PROBLEMA ASSEGNATO 1 -> Secondo il testo sulla storia della cotoletta, in quale regione e presso quale popolo nasce la tecnica dell'impanatura?
PROBLEMA ASSEGNATO 2 -> Prosegui il testo sulla storia della cotoletta dopo la sua ultima frase.

====== TESTO ESTRATTO

Partendo dall’inizio: la tecnica dell’impanatura ha origine nel Nordafrica, da quel popolo, i berberi (imparentati con gli antichi egizi) che abita quelle terre da migliaia di anni, cioè molto prima dell’arrivo degli arabi. Con questi ultimi sarebbe passata in Spagna e poi… a Parigi. Città che ricorre spesso in queste nostre storie. Un cuoco francese infatti, un certo Menon (di cui non conosciamo il nome di battesimo) in un suo libro di ricette parla di un piatto che è sostanzialmente simile alla cotoletta moderna, anche se non viene ancora fritta ma grigliata o passata in forno e che, quindi, non vede come necessario l’uso dell’uovo. Quindi in teoria è tutto risolto: una ricetta arcaica perfezionata in Francia e poi arrivata altrove grazie ai viaggi e alle corti nobiliari ed ulteriormente raffinata, in particolare passando da Torino (come testimoniano alcuni libri di ricette e la posizione stessa della città, intermedia tra la Francia e l’Italia).
Invece no: si tratta di una disputa infinita tra Italia ed Austria. Una “È mia, no è mia” che dura da decenni. I viennesi, dal canto loro, portano come prova una ricetta del 1740, in cui però si parla di una bistecca “infarinata e fritta”. Quindi più una scaloppina che altro. Qualche decennio dopo viene ribattezzata col suo nome attuale, schnitzel, col prefisso “viennese”. Era dunque scontato per loro che venisse da lì. A Milano se ne parla dal 1855 ma con una ricetta più precisa, uguale a quella di oggi. Senza dilungarmi tra le varie dispute, che rappresentano una lotta incredibile fatta di “botta e risposta” tra i vari libri di ricette con un terzo incomodo (Trieste, ovviamente) in cui nessuno considera l’ipotesi più ovvia: due ricette evolutesi in modo parallelo per via di un’influenza comune, quella francese, e per via della facilità e della intuitività, per ogni cuoco che si rispetti, della preparazione.

============
====== DATI

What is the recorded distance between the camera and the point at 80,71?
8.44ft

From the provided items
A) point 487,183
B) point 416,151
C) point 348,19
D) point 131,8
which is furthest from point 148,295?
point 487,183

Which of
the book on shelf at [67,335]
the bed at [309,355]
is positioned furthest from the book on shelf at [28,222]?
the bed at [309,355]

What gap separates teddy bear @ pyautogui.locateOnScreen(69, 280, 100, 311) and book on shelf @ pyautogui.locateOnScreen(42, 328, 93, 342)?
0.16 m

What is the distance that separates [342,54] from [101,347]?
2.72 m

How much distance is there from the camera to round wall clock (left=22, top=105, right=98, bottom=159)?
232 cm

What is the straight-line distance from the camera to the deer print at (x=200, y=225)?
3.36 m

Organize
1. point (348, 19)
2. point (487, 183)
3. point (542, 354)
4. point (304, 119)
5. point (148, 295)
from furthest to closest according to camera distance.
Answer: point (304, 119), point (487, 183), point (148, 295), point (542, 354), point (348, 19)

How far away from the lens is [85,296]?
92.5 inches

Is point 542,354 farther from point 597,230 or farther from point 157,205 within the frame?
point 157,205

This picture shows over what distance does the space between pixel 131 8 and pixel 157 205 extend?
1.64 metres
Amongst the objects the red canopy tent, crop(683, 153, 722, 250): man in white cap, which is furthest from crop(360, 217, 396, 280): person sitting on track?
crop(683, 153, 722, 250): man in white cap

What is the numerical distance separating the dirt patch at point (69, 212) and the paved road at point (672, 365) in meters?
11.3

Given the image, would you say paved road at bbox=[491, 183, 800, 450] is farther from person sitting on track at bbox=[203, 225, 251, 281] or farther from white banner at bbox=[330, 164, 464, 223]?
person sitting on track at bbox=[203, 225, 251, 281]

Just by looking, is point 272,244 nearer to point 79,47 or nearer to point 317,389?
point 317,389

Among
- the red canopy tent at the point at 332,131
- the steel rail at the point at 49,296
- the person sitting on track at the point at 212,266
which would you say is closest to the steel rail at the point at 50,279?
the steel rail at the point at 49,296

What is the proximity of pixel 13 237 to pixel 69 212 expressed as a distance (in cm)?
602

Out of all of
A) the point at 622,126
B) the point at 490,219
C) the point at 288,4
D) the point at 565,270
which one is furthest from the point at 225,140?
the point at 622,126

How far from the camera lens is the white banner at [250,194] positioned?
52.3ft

============

RISPOSTA 1 -> Nel Nordafrica, presso i berberi.

RISPOSTA 2 ->
A fare ancora più confusione ci pensa un signore, di professione giornalista ma di fatto cialtrone, di nome Felice Cunsolo, che negli anni ‘50 inventa di sana pianta in un suo libro (“Gli italiani a tavola” e poi in un’edizione della guida gastronomica del Touring Club curata da lui) di come il maresciallo Radetzky, quello delle guerre di indipendenza odiato dai somarelli delle scuole medie che non riuscivano ad impararne il nome, lodasse in un suo rapporto la bontà della “cotoletta alla milanese”. Quindi: prima noi. In realtà non esiste traccia di questo documento, anche se è stato da subito ritenuto suggestivo e quindi veritiero. Non solo: Cunsolo sosteneva che nel ‘300 la carne venisse impanata con polvere d’oro, sostituita poi col più economico pangrattato.
Logico che alcuni viennesi approfittassero della situazione definendo gli italiani, al solito, come “cialtroni”. Il problema è se noi siamo cialtroni (e Cunsolo lo era), molti di loro sono creduloni. Tuttora le guide turistiche austriache riportano che Vienna importò nel corso del tempo i piatti più prelibati del suo grande impero: il gulasch dall’Ungheria, la palacinka (una crêpe senza burro) dalla Slovenia e la cotoletta da Milano. Cosa, purtroppo per noi, falsa, viste le origini francesi della ricetta e le due successive reinterpretazioni, differenti e poi collegate fra loro solo per una casualità storica.
COTOLETTA ALLA MILANESE
(per quattro persone)
quattro nodini di vitello alti due centimetri
due uova
pangrattato, sale e burro (od olio di semi) q.b.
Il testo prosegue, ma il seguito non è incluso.